**** Selected passage
James Joseph Dresnock, 65, a native of Norfolk, Va., who has lived the last 44 years in North Korea, again pledged his allegiance to Kim Jong-Il, whom he refers to as the "Great Leader" in scenes from a British documentary to be shown at Utah's Sundance Film Festival in January. According to an October New York Times report on the film, Dresnock (who defected from the U.S. Army in 1962) has probably lived a heartier life in Pyongyang than he would have lived in the United States, given his abandonment by his parents, his teenage turmoil and his limited education. Said Dresnock, "I wouldn't trade (the North Korean) system for nuthin.' "
According to prosecutors, Irenia "Lamb" Cotner, 34, managed to enlist four adults in rural Claremont, Ill., to help her murder a pregnant 16-year-old girl, by convincing them they all had hexes on them that could only be lifted by killing the girl before a candle with her name on it melted down. (They failed, but a man died fighting off the attackers.) One defendant said the hex was real because she got migraines every time Cotner came by. Another defendant said he learned about hexes and spells so that people would like him and said Cotner planned the murder for a remote location so that the gates of hell could open for the mother's and fetus's souls. In December, Cotner was sentenced to 57 years in prison, and two others go on trial soon.
********
**** Entries provided
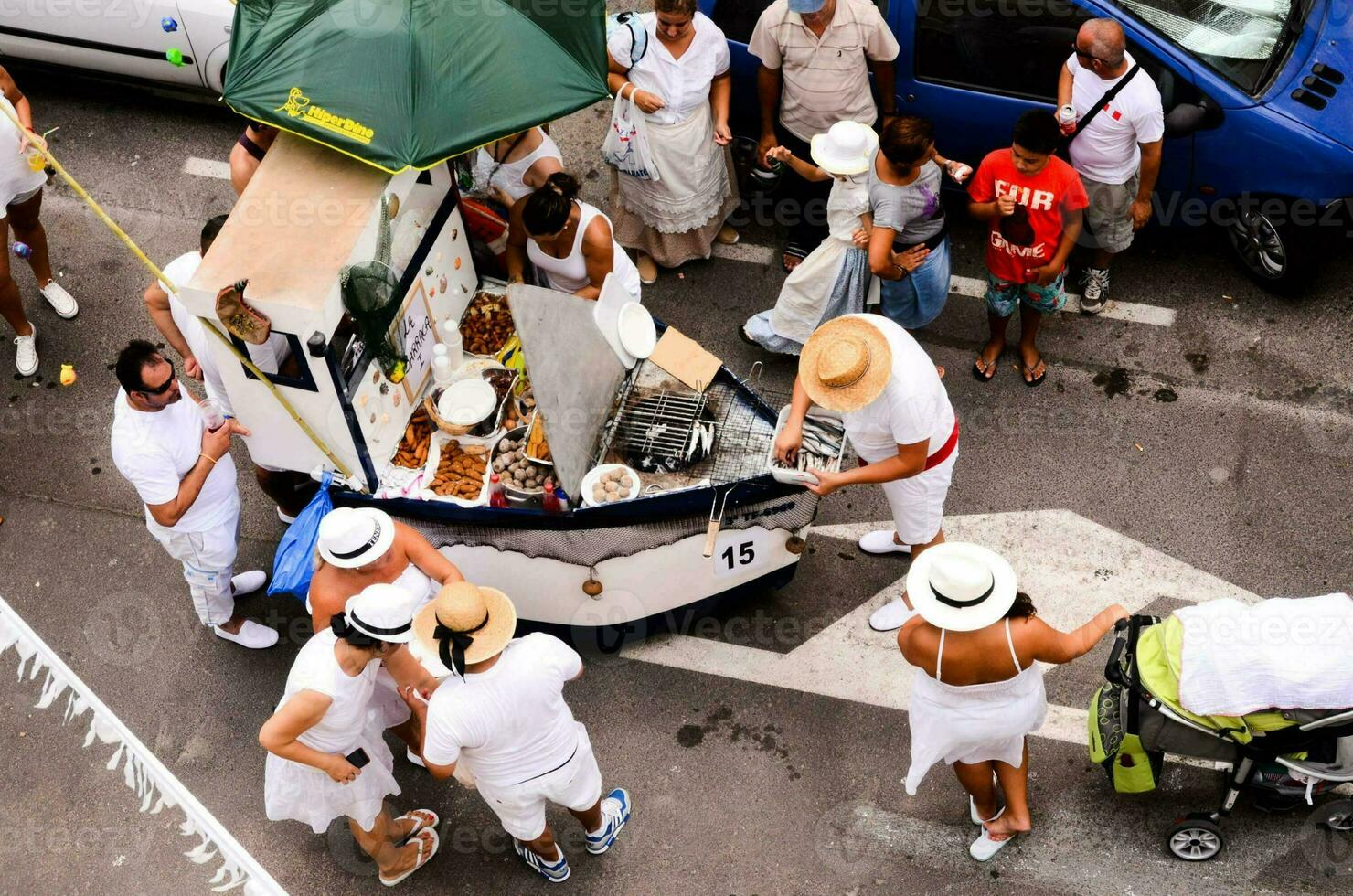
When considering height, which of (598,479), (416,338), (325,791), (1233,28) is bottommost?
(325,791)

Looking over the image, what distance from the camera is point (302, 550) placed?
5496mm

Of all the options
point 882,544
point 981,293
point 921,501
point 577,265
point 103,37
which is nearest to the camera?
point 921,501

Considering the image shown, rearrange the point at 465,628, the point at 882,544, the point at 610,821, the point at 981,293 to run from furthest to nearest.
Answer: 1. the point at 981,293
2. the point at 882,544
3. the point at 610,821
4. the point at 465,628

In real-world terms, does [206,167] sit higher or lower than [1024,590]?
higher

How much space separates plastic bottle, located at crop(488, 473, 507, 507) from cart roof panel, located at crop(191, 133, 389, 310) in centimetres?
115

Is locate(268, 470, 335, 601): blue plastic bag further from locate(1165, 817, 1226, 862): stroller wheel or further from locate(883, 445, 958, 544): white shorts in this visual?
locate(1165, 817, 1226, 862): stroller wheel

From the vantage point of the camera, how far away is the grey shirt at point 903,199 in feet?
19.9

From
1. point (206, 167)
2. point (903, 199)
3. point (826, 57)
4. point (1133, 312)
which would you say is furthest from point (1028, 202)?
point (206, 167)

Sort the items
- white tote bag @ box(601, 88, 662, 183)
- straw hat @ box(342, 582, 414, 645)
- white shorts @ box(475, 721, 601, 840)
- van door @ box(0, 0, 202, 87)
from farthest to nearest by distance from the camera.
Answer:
********
Write the next part of the news briefs on James Dresnock and Irenia Cotner, beginning after their final sentence.

An unidentified man fled after an unsuccessful attempt at robbing a Git-N-Go convenience store in Des Moines, Iowa, in December, which was foiled when the clerk noticed that the "gunman's" thumb was visible from his pocket, where he was holding his hand to pretend he had a gun. The clerk said he actually had to argue with the man, who continued to insist that it was a gun in his pocket. Said clerk Terry Cook later, "I know what a gun looks like."
One of the legendary American lawsuit successes is the 1970 award of $50,000 to Gloria Sykes, whose injury on a San Francisco cable car left the previously modest Midwestern woman with an unrestrained libido. In 2005, warehouseman Stephen Tame, now 29, of East Bergholt, Suffolk, England, won a judgment against his employer when he was injured in a fall at work and left with an aggressive sexual disinhibition that has exhausted his wife (and annoyed her) and led to infidelity and a resort to pornography. The church-going wife said that Stephen is not the man she thought she was marrying eight months earlier. In December 2006, a court awarded him the equivalent of about $5.9 million.